▶ [Aufgabe]: Gib bitte die Zeilen der Daten unverändert wieder, und zwar von der Zeile mit „segmentation as SVG.“ bis zur Zeile mit „143L65 116L48 102H24L7“, beide eingeschlossen. Lass dabei die Bilder weg.

++++ Datenauszug

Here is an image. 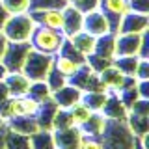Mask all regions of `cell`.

++++++++
++++ Datenauszug

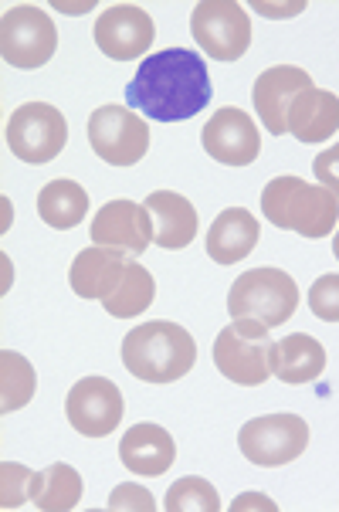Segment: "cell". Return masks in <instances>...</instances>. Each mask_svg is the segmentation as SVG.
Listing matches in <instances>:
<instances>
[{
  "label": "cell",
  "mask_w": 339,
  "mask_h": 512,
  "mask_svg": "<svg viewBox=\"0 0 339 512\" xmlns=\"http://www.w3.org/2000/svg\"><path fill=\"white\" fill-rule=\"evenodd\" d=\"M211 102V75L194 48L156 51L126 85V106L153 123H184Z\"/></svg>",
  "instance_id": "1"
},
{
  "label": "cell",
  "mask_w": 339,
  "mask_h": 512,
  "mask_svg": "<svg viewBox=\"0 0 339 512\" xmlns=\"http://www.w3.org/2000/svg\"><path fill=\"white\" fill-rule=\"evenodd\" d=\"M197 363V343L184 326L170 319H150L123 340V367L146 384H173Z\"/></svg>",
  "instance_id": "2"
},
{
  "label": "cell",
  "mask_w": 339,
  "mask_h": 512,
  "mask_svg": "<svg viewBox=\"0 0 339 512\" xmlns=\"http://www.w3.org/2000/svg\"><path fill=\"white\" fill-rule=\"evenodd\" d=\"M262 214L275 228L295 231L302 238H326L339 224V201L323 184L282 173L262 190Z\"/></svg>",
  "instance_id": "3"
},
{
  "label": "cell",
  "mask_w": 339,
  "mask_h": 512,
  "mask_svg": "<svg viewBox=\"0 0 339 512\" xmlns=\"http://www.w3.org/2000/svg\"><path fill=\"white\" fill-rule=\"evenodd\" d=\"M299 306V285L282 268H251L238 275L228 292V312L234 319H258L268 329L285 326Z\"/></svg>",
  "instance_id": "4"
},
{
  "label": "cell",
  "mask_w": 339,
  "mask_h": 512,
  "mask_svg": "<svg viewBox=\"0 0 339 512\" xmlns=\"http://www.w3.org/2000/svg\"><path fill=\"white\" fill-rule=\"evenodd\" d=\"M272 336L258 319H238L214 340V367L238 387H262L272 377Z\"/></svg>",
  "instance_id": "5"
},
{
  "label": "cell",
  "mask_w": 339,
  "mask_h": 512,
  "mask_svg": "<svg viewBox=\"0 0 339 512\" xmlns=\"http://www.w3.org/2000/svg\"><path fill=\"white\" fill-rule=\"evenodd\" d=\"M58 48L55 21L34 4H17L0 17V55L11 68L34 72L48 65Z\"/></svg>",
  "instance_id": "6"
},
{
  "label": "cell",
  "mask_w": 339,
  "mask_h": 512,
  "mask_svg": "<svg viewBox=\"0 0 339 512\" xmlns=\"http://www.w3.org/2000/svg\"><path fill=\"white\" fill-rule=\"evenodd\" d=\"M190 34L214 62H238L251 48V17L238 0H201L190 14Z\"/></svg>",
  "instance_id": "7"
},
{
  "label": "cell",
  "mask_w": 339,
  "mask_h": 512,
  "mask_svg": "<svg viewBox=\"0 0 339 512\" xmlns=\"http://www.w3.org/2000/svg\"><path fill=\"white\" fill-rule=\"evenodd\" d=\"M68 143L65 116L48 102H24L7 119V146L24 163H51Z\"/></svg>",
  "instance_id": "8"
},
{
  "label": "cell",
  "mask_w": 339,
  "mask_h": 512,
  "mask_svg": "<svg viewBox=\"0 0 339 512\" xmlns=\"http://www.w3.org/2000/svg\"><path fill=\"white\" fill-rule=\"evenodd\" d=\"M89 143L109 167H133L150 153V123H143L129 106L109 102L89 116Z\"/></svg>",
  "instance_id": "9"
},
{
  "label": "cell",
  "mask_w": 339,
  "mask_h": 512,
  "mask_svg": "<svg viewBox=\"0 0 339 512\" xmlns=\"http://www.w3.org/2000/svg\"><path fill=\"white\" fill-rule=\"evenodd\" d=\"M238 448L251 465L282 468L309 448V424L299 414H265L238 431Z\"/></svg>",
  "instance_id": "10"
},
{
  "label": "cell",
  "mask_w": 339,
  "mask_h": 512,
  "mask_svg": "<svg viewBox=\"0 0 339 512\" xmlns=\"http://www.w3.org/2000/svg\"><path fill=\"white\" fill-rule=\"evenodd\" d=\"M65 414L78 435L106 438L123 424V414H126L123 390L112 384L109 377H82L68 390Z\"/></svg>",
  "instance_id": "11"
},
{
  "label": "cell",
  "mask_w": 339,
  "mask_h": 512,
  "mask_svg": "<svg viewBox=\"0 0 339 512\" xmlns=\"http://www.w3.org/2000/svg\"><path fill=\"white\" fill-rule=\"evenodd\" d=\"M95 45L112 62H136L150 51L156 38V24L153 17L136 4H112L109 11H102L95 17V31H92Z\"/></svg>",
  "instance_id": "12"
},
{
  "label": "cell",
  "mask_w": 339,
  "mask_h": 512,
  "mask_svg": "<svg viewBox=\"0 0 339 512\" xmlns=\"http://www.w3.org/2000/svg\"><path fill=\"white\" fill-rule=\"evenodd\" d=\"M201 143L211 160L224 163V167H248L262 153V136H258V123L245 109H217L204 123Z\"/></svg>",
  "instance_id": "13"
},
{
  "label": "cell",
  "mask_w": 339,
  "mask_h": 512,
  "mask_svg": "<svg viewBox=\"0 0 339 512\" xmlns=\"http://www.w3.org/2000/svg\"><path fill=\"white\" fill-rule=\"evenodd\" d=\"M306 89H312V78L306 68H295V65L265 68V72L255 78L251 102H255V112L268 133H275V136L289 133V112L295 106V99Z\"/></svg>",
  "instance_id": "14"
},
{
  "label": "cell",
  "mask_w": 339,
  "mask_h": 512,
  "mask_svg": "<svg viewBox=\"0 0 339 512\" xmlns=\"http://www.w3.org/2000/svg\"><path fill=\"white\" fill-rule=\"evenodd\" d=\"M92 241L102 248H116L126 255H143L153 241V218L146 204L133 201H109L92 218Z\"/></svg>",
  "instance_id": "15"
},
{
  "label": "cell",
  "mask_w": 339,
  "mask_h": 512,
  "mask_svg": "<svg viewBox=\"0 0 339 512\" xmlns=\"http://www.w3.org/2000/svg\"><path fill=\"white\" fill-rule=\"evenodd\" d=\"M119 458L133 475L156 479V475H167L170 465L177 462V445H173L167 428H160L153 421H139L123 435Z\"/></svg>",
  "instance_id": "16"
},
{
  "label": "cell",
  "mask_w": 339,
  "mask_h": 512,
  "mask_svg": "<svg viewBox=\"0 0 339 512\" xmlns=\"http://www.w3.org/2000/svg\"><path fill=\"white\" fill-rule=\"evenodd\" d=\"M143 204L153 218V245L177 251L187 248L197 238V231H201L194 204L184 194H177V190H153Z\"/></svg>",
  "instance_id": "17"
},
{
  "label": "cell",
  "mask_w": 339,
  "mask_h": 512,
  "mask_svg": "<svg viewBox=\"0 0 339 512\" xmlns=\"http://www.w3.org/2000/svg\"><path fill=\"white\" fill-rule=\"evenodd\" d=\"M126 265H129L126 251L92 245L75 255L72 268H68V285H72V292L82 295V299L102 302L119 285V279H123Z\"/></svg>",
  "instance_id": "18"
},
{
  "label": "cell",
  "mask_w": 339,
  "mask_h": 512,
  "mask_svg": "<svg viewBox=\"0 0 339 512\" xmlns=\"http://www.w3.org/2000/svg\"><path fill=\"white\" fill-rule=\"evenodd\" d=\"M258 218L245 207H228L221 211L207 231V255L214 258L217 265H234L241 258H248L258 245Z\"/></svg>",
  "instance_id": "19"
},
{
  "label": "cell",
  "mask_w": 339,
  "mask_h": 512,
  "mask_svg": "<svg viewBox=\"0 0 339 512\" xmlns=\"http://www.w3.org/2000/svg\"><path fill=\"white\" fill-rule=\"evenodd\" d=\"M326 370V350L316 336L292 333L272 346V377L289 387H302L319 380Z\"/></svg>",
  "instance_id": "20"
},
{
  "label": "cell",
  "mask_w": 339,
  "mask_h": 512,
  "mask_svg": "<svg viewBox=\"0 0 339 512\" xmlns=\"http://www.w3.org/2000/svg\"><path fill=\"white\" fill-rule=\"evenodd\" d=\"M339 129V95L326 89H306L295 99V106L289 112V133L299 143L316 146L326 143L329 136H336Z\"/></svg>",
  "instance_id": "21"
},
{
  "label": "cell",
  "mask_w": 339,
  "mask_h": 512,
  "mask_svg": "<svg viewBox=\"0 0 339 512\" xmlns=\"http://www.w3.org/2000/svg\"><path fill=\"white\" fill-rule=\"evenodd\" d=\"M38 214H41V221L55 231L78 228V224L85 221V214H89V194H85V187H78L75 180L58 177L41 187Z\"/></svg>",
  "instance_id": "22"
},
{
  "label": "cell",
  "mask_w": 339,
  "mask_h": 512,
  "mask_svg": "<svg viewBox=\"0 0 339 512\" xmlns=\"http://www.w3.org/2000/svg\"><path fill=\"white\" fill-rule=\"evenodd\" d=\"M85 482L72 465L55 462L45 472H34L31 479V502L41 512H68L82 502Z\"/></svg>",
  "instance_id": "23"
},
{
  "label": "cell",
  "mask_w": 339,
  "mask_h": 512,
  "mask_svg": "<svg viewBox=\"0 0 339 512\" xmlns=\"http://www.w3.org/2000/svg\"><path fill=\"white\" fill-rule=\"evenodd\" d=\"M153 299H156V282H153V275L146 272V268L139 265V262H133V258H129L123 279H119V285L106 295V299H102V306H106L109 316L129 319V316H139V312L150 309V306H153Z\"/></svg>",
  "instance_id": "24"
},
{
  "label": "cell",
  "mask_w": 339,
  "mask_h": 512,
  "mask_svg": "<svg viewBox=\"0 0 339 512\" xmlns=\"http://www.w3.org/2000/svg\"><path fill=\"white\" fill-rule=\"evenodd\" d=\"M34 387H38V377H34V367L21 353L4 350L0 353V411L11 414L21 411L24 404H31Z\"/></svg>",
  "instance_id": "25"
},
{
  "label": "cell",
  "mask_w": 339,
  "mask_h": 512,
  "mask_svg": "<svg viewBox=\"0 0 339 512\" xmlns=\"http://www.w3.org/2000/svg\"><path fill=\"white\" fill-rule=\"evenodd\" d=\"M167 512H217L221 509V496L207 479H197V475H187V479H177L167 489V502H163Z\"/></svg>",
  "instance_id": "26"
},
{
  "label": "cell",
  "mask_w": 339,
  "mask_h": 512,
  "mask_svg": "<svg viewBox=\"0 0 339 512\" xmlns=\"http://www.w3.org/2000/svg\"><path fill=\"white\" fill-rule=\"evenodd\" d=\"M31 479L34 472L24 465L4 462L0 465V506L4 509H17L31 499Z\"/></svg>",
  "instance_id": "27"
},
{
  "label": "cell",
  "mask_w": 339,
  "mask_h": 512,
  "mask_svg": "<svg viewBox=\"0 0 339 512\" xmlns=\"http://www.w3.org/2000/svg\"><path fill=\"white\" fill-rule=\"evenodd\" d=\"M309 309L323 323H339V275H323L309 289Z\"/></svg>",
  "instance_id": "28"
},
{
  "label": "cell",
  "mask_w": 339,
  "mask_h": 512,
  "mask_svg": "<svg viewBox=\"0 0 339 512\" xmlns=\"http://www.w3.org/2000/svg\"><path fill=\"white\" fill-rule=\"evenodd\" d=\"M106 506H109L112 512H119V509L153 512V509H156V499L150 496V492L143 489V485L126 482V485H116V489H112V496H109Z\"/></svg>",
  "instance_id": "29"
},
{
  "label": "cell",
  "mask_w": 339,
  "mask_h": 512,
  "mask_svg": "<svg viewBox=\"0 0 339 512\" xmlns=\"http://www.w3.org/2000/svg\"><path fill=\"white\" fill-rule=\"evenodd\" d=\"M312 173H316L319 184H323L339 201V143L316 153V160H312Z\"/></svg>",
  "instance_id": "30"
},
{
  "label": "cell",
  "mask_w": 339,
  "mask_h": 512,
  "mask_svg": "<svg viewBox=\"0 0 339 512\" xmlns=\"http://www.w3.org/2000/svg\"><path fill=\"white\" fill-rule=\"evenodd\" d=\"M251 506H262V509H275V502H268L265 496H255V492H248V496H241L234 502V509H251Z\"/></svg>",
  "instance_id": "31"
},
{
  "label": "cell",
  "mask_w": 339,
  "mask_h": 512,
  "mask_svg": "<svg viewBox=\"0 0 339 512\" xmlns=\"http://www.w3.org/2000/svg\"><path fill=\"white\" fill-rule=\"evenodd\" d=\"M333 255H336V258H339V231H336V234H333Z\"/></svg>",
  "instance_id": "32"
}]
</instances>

++++++++

▶ [Lösung]:
Segment: "cell". Return masks in <instances>...</instances>. Each mask_svg is the segmentation as SVG.
Listing matches in <instances>:
<instances>
[{
  "label": "cell",
  "mask_w": 339,
  "mask_h": 512,
  "mask_svg": "<svg viewBox=\"0 0 339 512\" xmlns=\"http://www.w3.org/2000/svg\"><path fill=\"white\" fill-rule=\"evenodd\" d=\"M211 102V75L194 48L156 51L126 85V106L153 123H184Z\"/></svg>",
  "instance_id": "1"
},
{
  "label": "cell",
  "mask_w": 339,
  "mask_h": 512,
  "mask_svg": "<svg viewBox=\"0 0 339 512\" xmlns=\"http://www.w3.org/2000/svg\"><path fill=\"white\" fill-rule=\"evenodd\" d=\"M197 363V343L184 326L170 319H150L123 340V367L146 384H173Z\"/></svg>",
  "instance_id": "2"
},
{
  "label": "cell",
  "mask_w": 339,
  "mask_h": 512,
  "mask_svg": "<svg viewBox=\"0 0 339 512\" xmlns=\"http://www.w3.org/2000/svg\"><path fill=\"white\" fill-rule=\"evenodd\" d=\"M262 214L275 228L295 231L302 238H326L339 224V201L323 184L282 173L262 190Z\"/></svg>",
  "instance_id": "3"
},
{
  "label": "cell",
  "mask_w": 339,
  "mask_h": 512,
  "mask_svg": "<svg viewBox=\"0 0 339 512\" xmlns=\"http://www.w3.org/2000/svg\"><path fill=\"white\" fill-rule=\"evenodd\" d=\"M299 306V285L282 268H251L238 275L228 292V312L234 319H258L268 329L285 326Z\"/></svg>",
  "instance_id": "4"
},
{
  "label": "cell",
  "mask_w": 339,
  "mask_h": 512,
  "mask_svg": "<svg viewBox=\"0 0 339 512\" xmlns=\"http://www.w3.org/2000/svg\"><path fill=\"white\" fill-rule=\"evenodd\" d=\"M272 336L258 319H238L214 340V367L238 387H262L272 377Z\"/></svg>",
  "instance_id": "5"
},
{
  "label": "cell",
  "mask_w": 339,
  "mask_h": 512,
  "mask_svg": "<svg viewBox=\"0 0 339 512\" xmlns=\"http://www.w3.org/2000/svg\"><path fill=\"white\" fill-rule=\"evenodd\" d=\"M58 48L55 21L34 4H17L0 17V55L11 68L34 72L48 65Z\"/></svg>",
  "instance_id": "6"
},
{
  "label": "cell",
  "mask_w": 339,
  "mask_h": 512,
  "mask_svg": "<svg viewBox=\"0 0 339 512\" xmlns=\"http://www.w3.org/2000/svg\"><path fill=\"white\" fill-rule=\"evenodd\" d=\"M190 34L214 62H238L251 48V17L238 0H201L190 14Z\"/></svg>",
  "instance_id": "7"
},
{
  "label": "cell",
  "mask_w": 339,
  "mask_h": 512,
  "mask_svg": "<svg viewBox=\"0 0 339 512\" xmlns=\"http://www.w3.org/2000/svg\"><path fill=\"white\" fill-rule=\"evenodd\" d=\"M68 143L65 116L48 102H24L7 119V146L24 163H51Z\"/></svg>",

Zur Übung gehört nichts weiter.